Ouch.

Mohs surgery on my ear

John Records
6 min readSep 29, 2017

Warning: photos below show an open wound and reconstruction of an ear, and graphic language describes the process.

It started out as a white crust on the side of my left ear. My fingers kept going to it. It felt rough and abnormal.

I showed the crusted area to my doctor during a routine visit. “Yeah, this needs to be looked at,” she said, and referred me to a dermatologist for evaluation.

White crusty area was the tip of the cancer iceberg.

A physician’s assistant at the dermatologist’s office poked at the area and said a biopsy was needed. With my assent, he stabbed several numbing injections into the area (“This will hurt a little”), clipped off a chunk of the ear, and bandaged the wound.

I got a phone call two weeks later. “It’s basal cell carcinoma,” the nurse’s assistant said. “It needs to be removed. We use Mohs surgery for that. It’s not urgent.” I made an appointment a couple of months out.

Basal cell carcinoma? Ok, I can handle that. I had one removed from my left forearm three years ago. These likely were caused by sun damage over the years.

Basal cell carcinoma almost never spreads (metastasizes) beyond the original tumor site. Only in exceedingly rare cases can it spread to other parts of the body and become life-threatening. It shouldn’t be taken lightly, though: it can be disfiguring if not treated promptly. www.skincancer.org

Research showed that Mohs surgery is the gold standard treatment for basal cell carcinoma.

The procedure is done in stages, all in one visit, while the patient waits between each stage. After removing a layer of tissue, the surgeon examines it under a microscope in an on-site lab. If any cancer cells remain, the surgeon knows the exact area where they are and removes another layer of tissue from that precise location, while sparing as much healthy tissue as possible. The doctor repeats this process until no cancer cells remain. www.skincancer.org

Once the cancer has been eradicated, the damaged part is reconstructed.

A week before surgery, I stopped taking tumeric and baby aspirin. These are blood thinners, and could cause uncontrollable bleeding during surgery.

On the appointed day, I arrived at the dermatologist’s busy office for the outpatient procedure. Nurses and assistants took me to an operating room, put me in a green sterile gown, and took photos of the tumor to establish medical necessity for insurance.

The dermatologist arrived and examined my ear. We chatted as she injected numbing agent and waited for it to take hold.

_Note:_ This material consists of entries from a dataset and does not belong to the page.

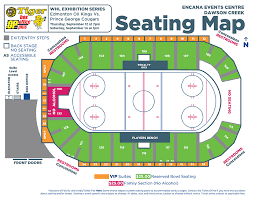Oil Kings Seating Chart Whl Exhibition Series Encana Events Centre Dawson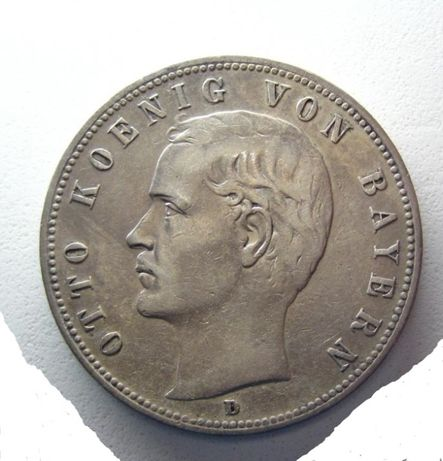 Германия, 5 марок 1900 года, серебро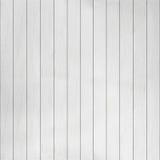 White wood texture. Stock Photos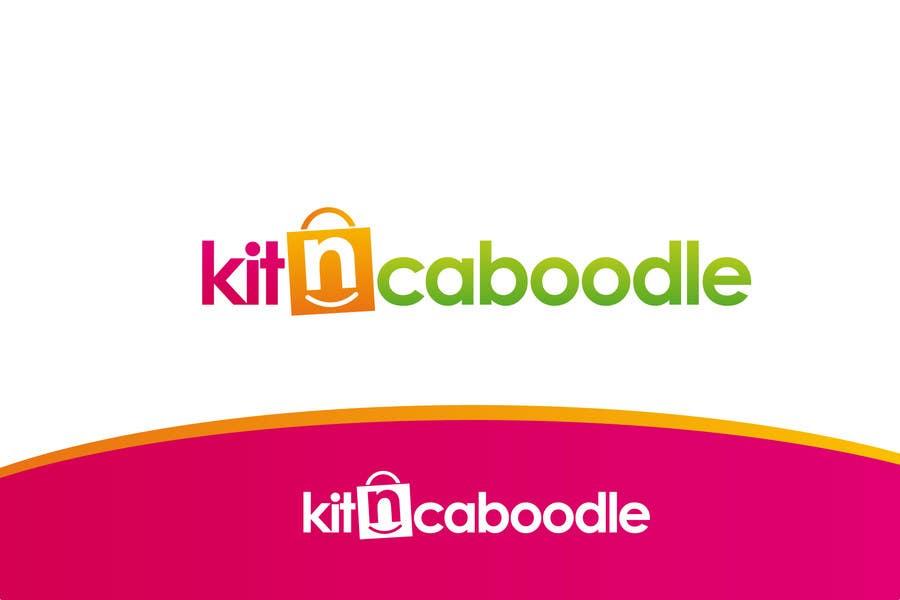 #70 for Logo Design for kitncaboodle by Designer0713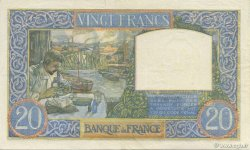 20 Francs SCIENCE ET TRAVAIL FRANCE  1941 F.12.19 SUP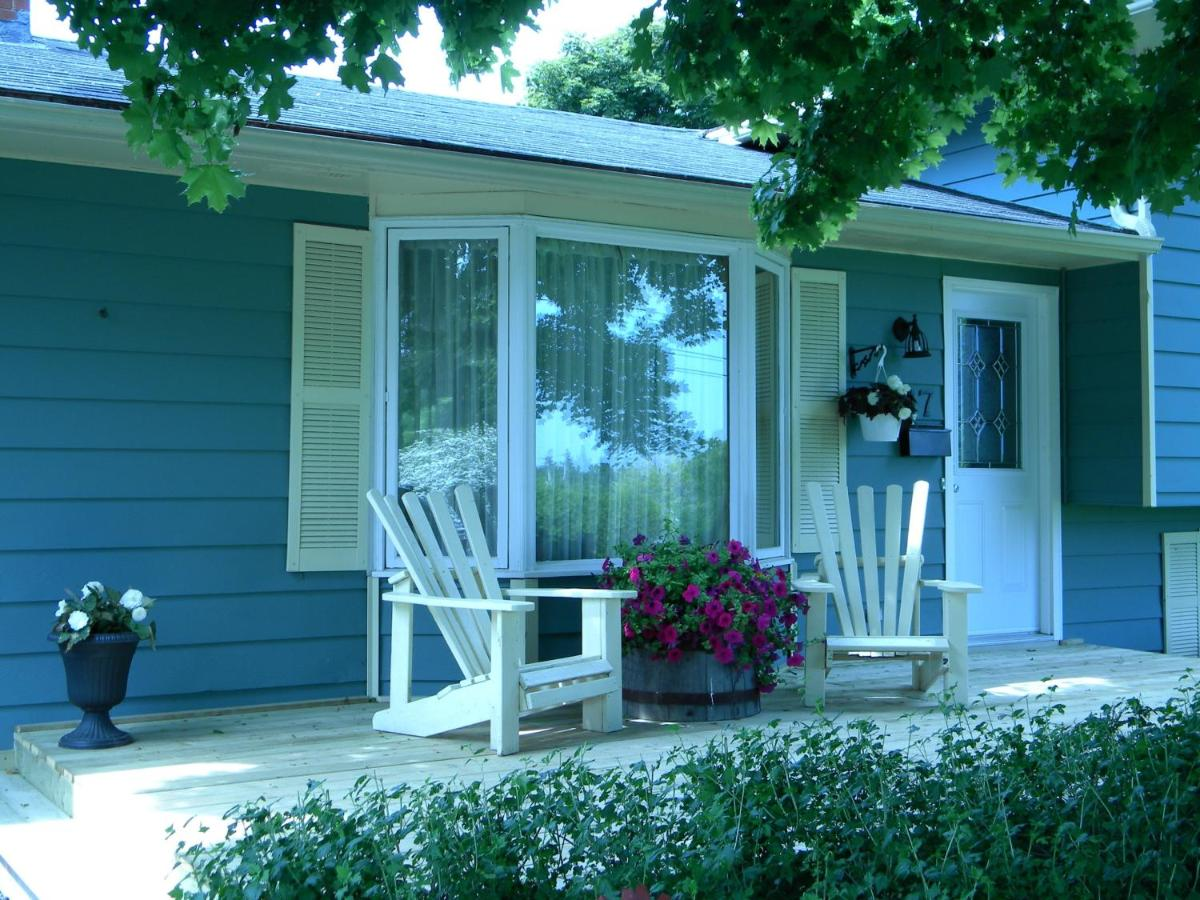 Bed And Breakfasts In Harrington Prince Edward Island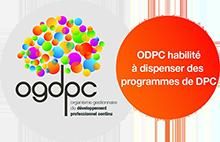 Aisthésis habilité à dispenser des programmes de DPC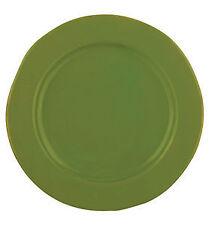 Plates  sc 1 st  eBay & Vietri Dinnerware and Serving Dishes   eBay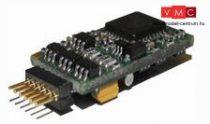 D102 DigiTools DigiDrive-3.2 mozdonydekóder, 6-tűs foglalathoz, egyenes (H0,TT,N)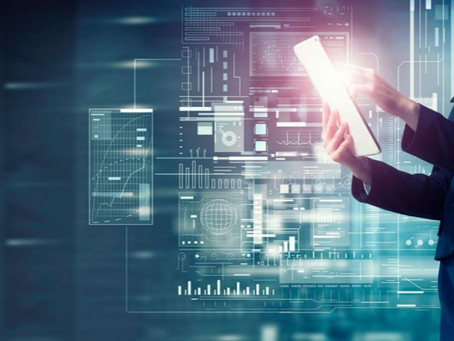 Three Areas of Focus in AI for Business Managers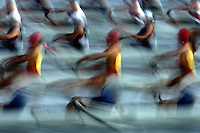 A blur of motion at the start of competition during the Australian Nationa Rowing Championships at Penrith, Sydney Australia.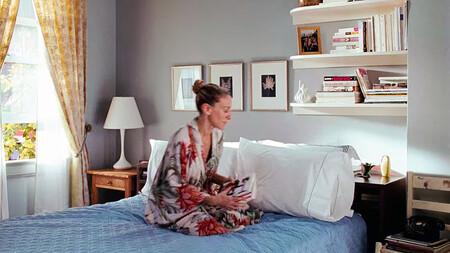 Carrie Bradshaws Apartmentdecor 01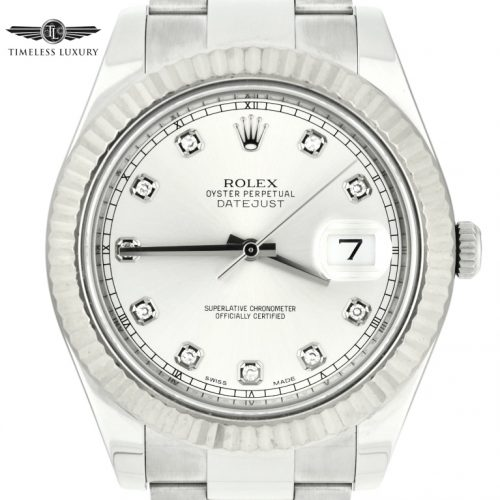Rolex datejust II 41mm 116334 factory diamond dial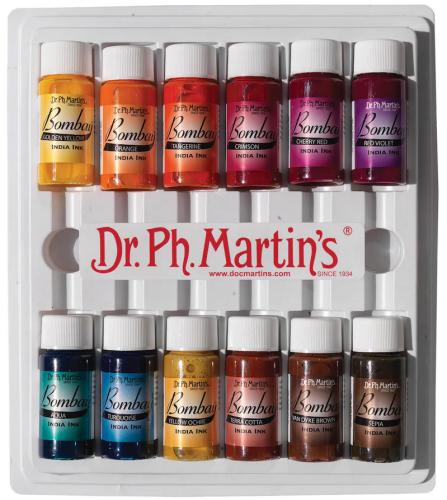 Dr Ph Martins Bombay Inks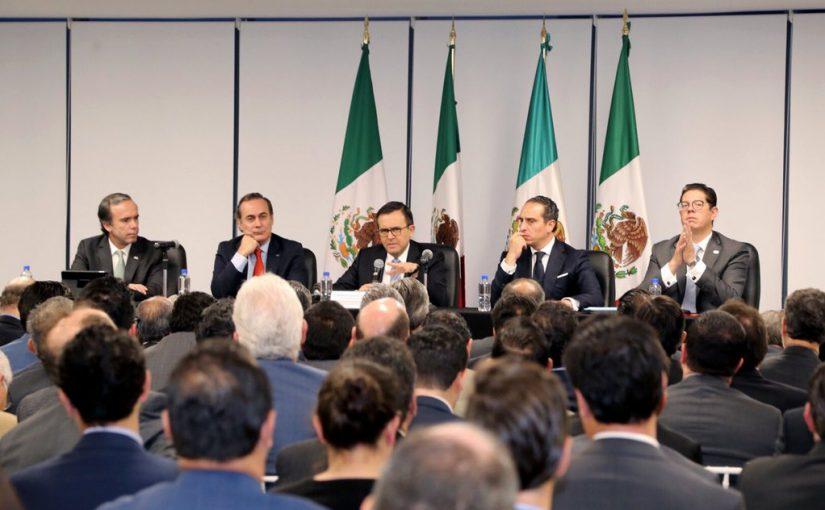 """Reunión del Secretario en el """"Cuarto de Junto""""."""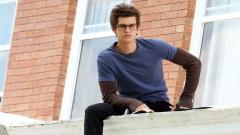 Andrew Garfield Wallpaper 23619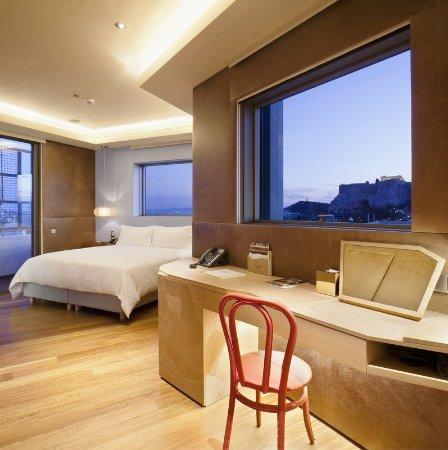New Hotel: Penthouse Suite Desk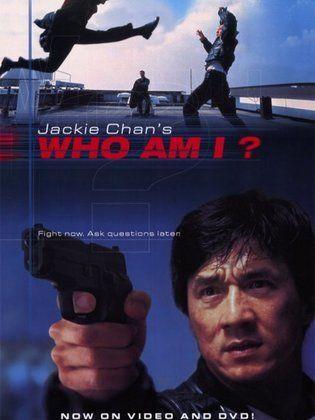 فيلم Who Am I 1998 طاقم العمل فيديو الإعلان صور النقد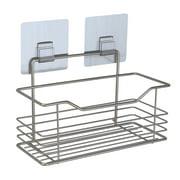 Portable Shower Caddy Shelf Bathroom Wall Mount Rack Storage Organizer Holder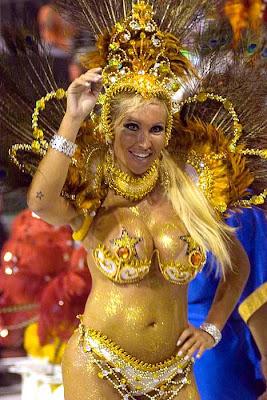 fotos carnavales rio janeiro sambodromo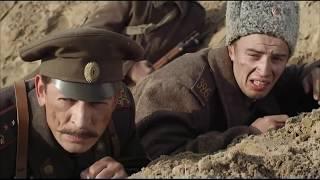 1.Dünya Savaşı - Rus Taarruzu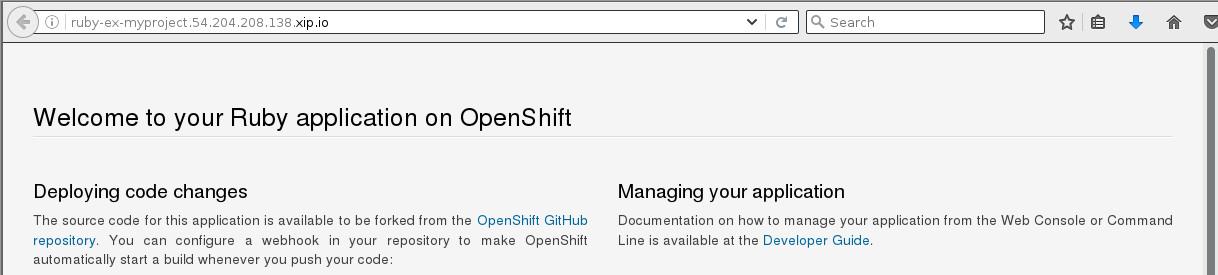 Installing an OpenShift Origin Cluster on Fedora 25 Atomic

I asked why basal cell carcinomas are removed, since they don’t metastasize. “This one is infiltrative,” she said. “I’ve seen a lot of these. It could go into the brain.” I think she was pulling my leg a bit, but I’ve seen horrible photos of untreated basal cell carcinomas, and was glad to be getting rid of mine.

She poked around the area with something sharp. “Does that hurt?” It didn’t, so she started cutting.

I felt nothing as the dermatologist pruned my ear. She told me it would take about an hour to analyze the removed tissue, and asked me to sit in the waiting room in the meantime.

I was prepared with my iPad and other reading material. The Dermatology Channel was playing on the TV.

As I sat in the waiting area I chatted with other patients, many of whom looked like they worked outdoors, and who had skin lesions and bandages. Several had been in for surgery annually.

An assistant called me back to the OR for the next of four cycles of cancer removal, bandaging, and lounging in the waiting room during tissue analysis.

In the latter cycles the wound was cauterized, and it was strange to hear the sizzle and smell my own burning flesh.

After the last cycle, about four hours into the process, the dermatologist announced that she had gotten all of the cancer. It had taken longer than she thought it would.

I asked if I could take a selfie, which is below. I was surprised by how much ear was gone.

I told friends that Mike Tyson did this. No one believed me.

The dermatologist asked me what I wanted by way of reconstruction. We joked that this was my big chance to get at least one Spock ear, or perhaps to adopt the Tolkien elf look.

I accepted her recommendation to stitch the ear back together and to use a skin graft, stripped from the area in front of the ear, to improve the appearance and support healing.

She used a bunch of stitches to close the area from which the graft was taken, to pull the edges of the ear together, and to attach the graft. I could feel and hear the sutures as they were pulled through the flesh. This wasn’t painful at the time.

Here is a photo before the skin graft was applied.

The two edges were sewn together. If it was left like this there would have been a big hole in my ear.

Then the skin taken from in front of the ear was used to close the hole.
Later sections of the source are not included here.